#### Extracted text ####

5) The Christian response to poverty and the ‘poor’

God calls us directly to the poor consistently and relentlessly. We are urged to love our neighbour with our actions and to act justly.

“Then the righteous will answer him, ‘Lord, when did we see you hungry and feed you, or thirsty and give you something to drink?  When did we see you a stranger and invite you in, or needing clothes and clothe you? When did we see you sick or in prison and go to visit you?’“The King will reply, ‘Truly I tell you, whatever you did for one of the least of these brothers and sisters of mine, you did for me.’” Matthew 25:37-40 (NIV)

Love does no harm to a neighbour. Therefore love is the fulfillment of the law.” Romans 13:10 (NIV)

And what does the Lord require of you? To act justly and to love mercy and to walk humbly with your God” Micah 6:8 (NIV)

6) Be active, be the change. 2015-03-18_0004

There’s no doubt that this is a global issue, one that requires a global response. But like many big and complex problems, if we all played our parts then there is a chance real, tangible, positive change can happen.

This is always my favourite part. Here are some ideas of practical actions to take, to lessen your contributions to pollution and care for the health of our planet and its ecosystems:


Use re-usable bags instead of plastic ones when you do your shopping

Cut down on your plastic consumption. This is a hard thing to do as everything is either wrapped in plastic or is plastic of sorts.

#### Data listing ####

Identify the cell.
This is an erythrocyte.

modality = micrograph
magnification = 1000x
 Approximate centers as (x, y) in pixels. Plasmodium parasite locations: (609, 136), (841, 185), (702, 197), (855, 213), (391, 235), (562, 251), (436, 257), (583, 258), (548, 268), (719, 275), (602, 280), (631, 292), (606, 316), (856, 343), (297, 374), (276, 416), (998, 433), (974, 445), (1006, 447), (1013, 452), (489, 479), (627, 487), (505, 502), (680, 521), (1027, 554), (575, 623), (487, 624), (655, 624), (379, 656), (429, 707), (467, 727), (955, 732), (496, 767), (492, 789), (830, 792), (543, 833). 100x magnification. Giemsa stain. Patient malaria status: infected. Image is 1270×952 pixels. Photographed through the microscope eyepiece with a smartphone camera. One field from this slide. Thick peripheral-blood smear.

####

Aim. Reproduce, word for word, the entire text on the Christian response to poverty and practical action.

Completed exercise.
5) The Christian response to poverty and the ‘poor’

God calls us directly to the poor consistently and relentlessly. We are urged to love our neighbour with our actions and to act justly.

“Then the righteous will answer him, ‘Lord, when did we see you hungry and feed you, or thirsty and give you something to drink?  When did we see you a stranger and invite you in, or needing clothes and clothe you? When did we see you sick or in prison and go to visit you?’“The King will reply, ‘Truly I tell you, whatever you did for one of the least of these brothers and sisters of mine, you did for me.’” Matthew 25:37-40 (NIV)

Love does no harm to a neighbour. Therefore love is the fulfillment of the law.” Romans 13:10 (NIV)

And what does the Lord require of you? To act justly and to love mercy and to walk humbly with your God” Micah 6:8 (NIV)

6) Be active, be the change. 2015-03-18_0004

There’s no doubt that this is a global issue, one that requires a global response. But like many big and complex problems, if we all played our parts then there is a chance real, tangible, positive change can happen.

This is always my favourite part. Here are some ideas of practical actions to take, to lessen your contributions to pollution and care for the health of our planet and its ecosystems:


Use re-usable bags instead of plastic ones when you do your shopping

Cut down on your plastic consumption. This is a hard thing to do as everything is either wrapped in plastic or is plastic of sorts.